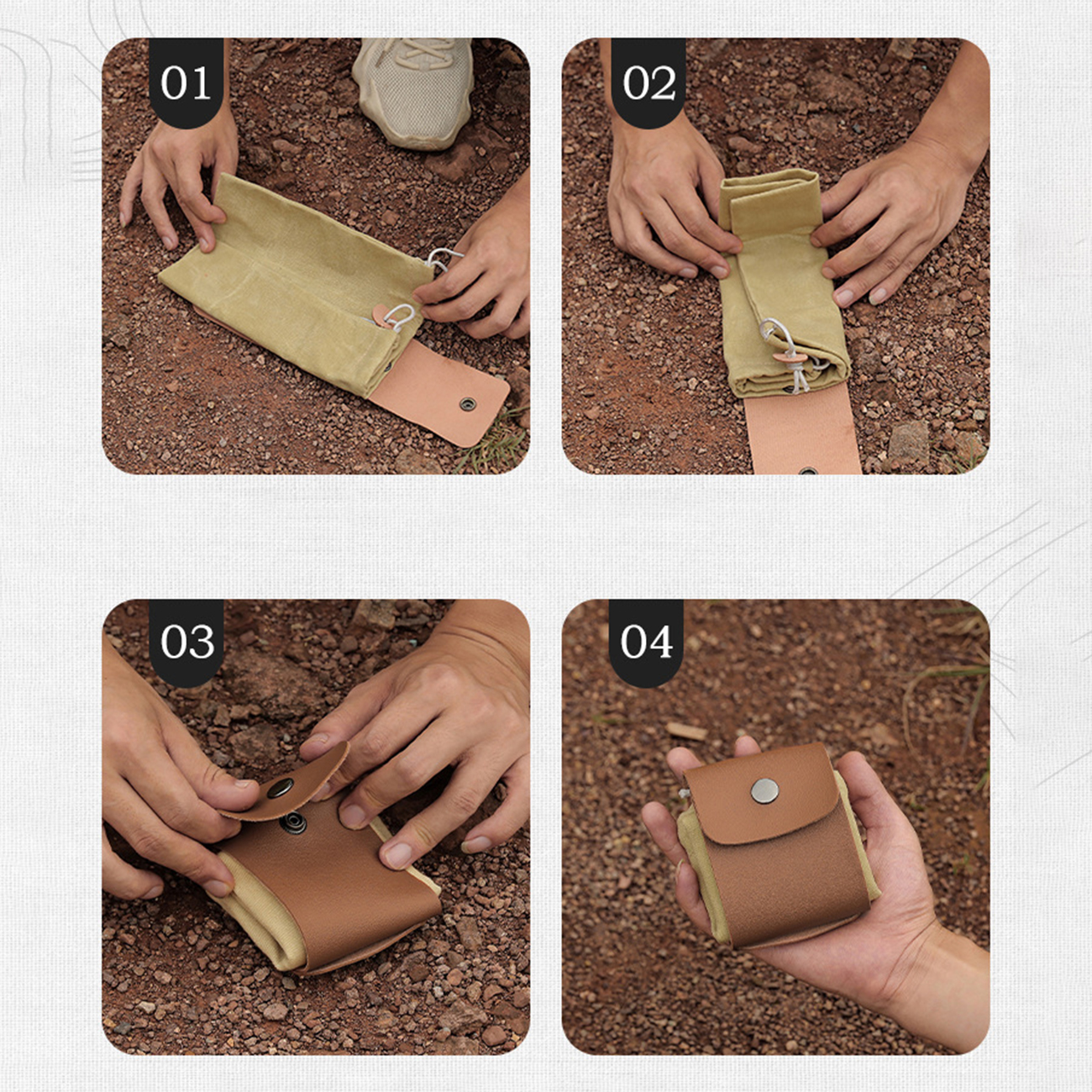 01

02

03

04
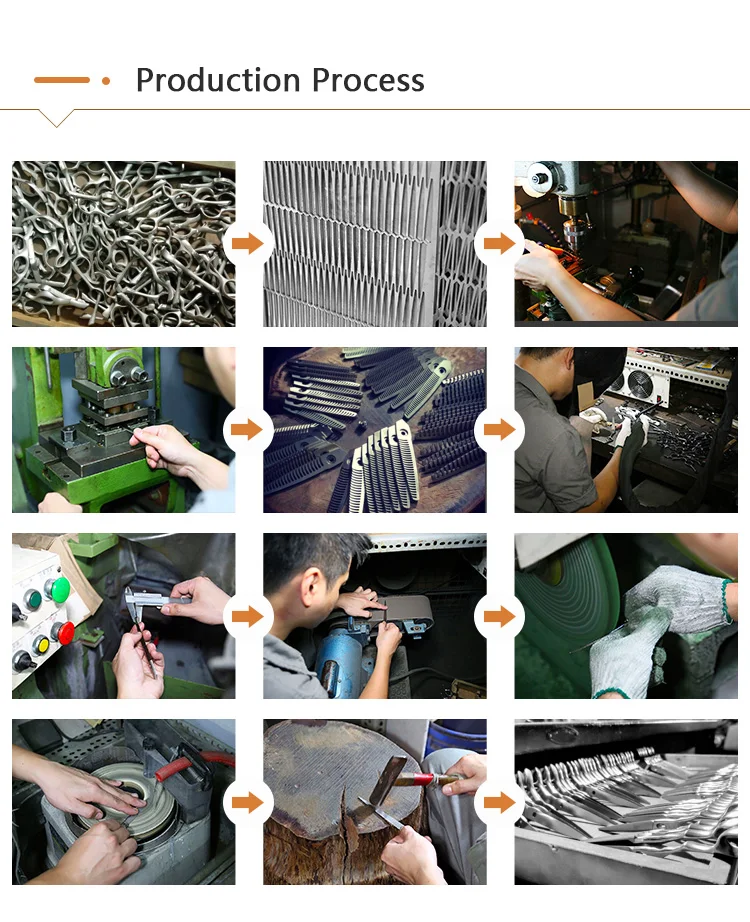 Production Process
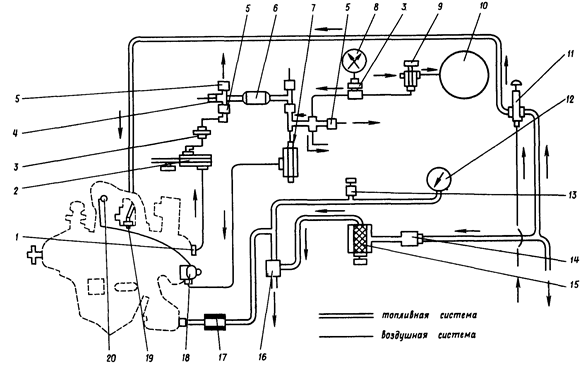 5
6
7
5
8
3
9
10
11
12
5
4
3
2
13
1
14
15
20
19
18
17
16
топливная система
воздушная система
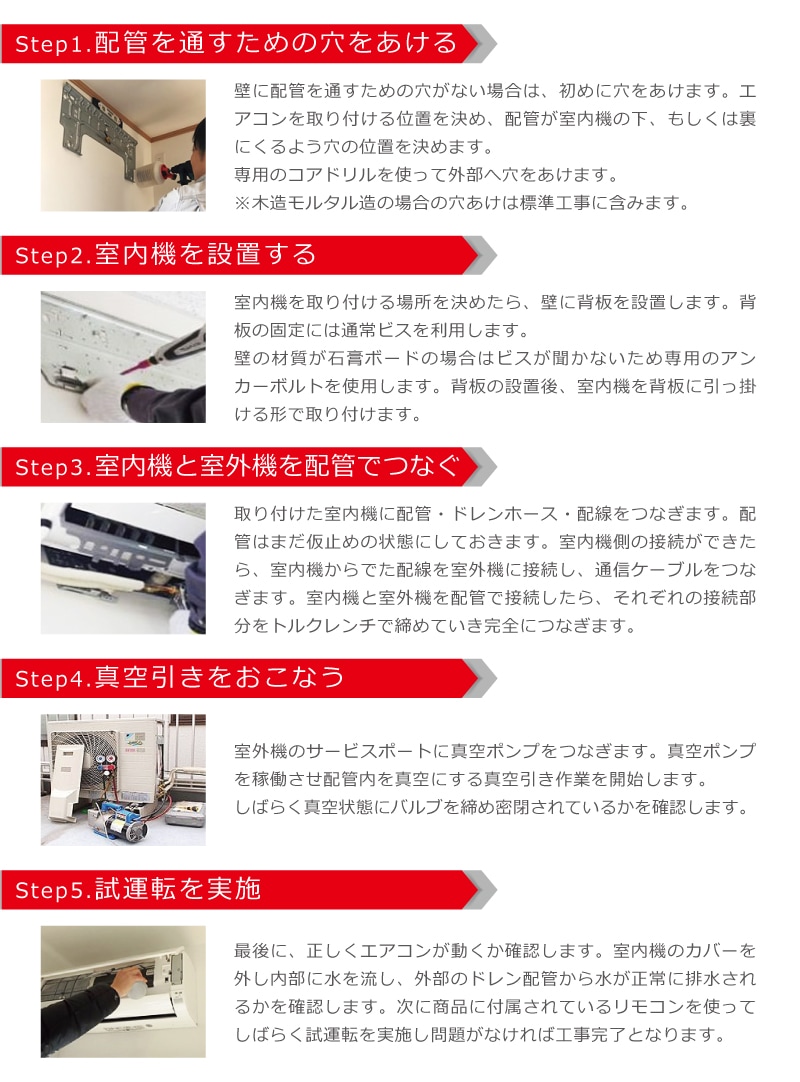 Step1.配管を通すための穴をあける

壁に配管を通すための穴がない場合は、初めに穴をあけます。エアコンを取り付ける位置を決め、配管が室内機の下、もしくは裏にくるよう穴の位置を決めます。
専用のコアドリルを使って外部へ穴をあけます。
※木造モルタル造の場合の穴あけは標準工事に含みます。

Step2.室内機を設置する

室内機を取り付ける場所を決めたら、壁に背板を設置します。背板の固定には通常ビスを利用します。
壁の材質が石膏ボードの場合はビスが聞かないため専用のアンカーボルトを使用します。背板の設置後、室内機を背板に引っ掛ける形で取り付けます。

Step3.室内機と室外機を配管でつなぐ

取り付けた室内機に配管・ドレンホース・配線をつなぎます。配管はまだ仮止めの状態にしておきます。室内機側の接続ができたら、室内機からでた配線を室外機に接続し、通信ケーブルをつなぎます。室内機と室外機を配管で接続したら、それぞれの接続部分をトルクレンチで締めていき完全につなぎます。

Step4.真空引きをおこなう

室外機のサービスポートに真空ポンプをつなぎます。真空ポンプを稼働させ配管内を真空にする真空引き作業を開始します。
しばらく真空状態にバルブを締め密閉されているかを確認します。

Step5.試運転を実施

最後に、正しくエアコンが動くか確認します。室内機のカバーを外し内部に水を流し、外部のドレン配管から水が正常に排水されるかを確認します。次に商品に付属されているリモコンを使ってしばらく試運転を実施し問題がなければ工事完了となります。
· · · · · · ·
(PROBLEM TO WORK ON): Copy out exactly the lines that begin at the one with "しばらく真空状態にバルブを締め密閉されているかを確認します。" and end at the close of the material above; nothing else belongs in the answer.

(YOUR SOLUTION):
しばらく真空状態にバルブを締め密閉されているかを確認します。

Step5.試運転を実施

最後に、正しくエアコンが動くか確認します。室内機のカバーを外し内部に水を流し、外部のドレン配管から水が正常に排水されるかを確認します。次に商品に付属されているリモコンを使ってしばらく試運転を実施し問題がなければ工事完了となります。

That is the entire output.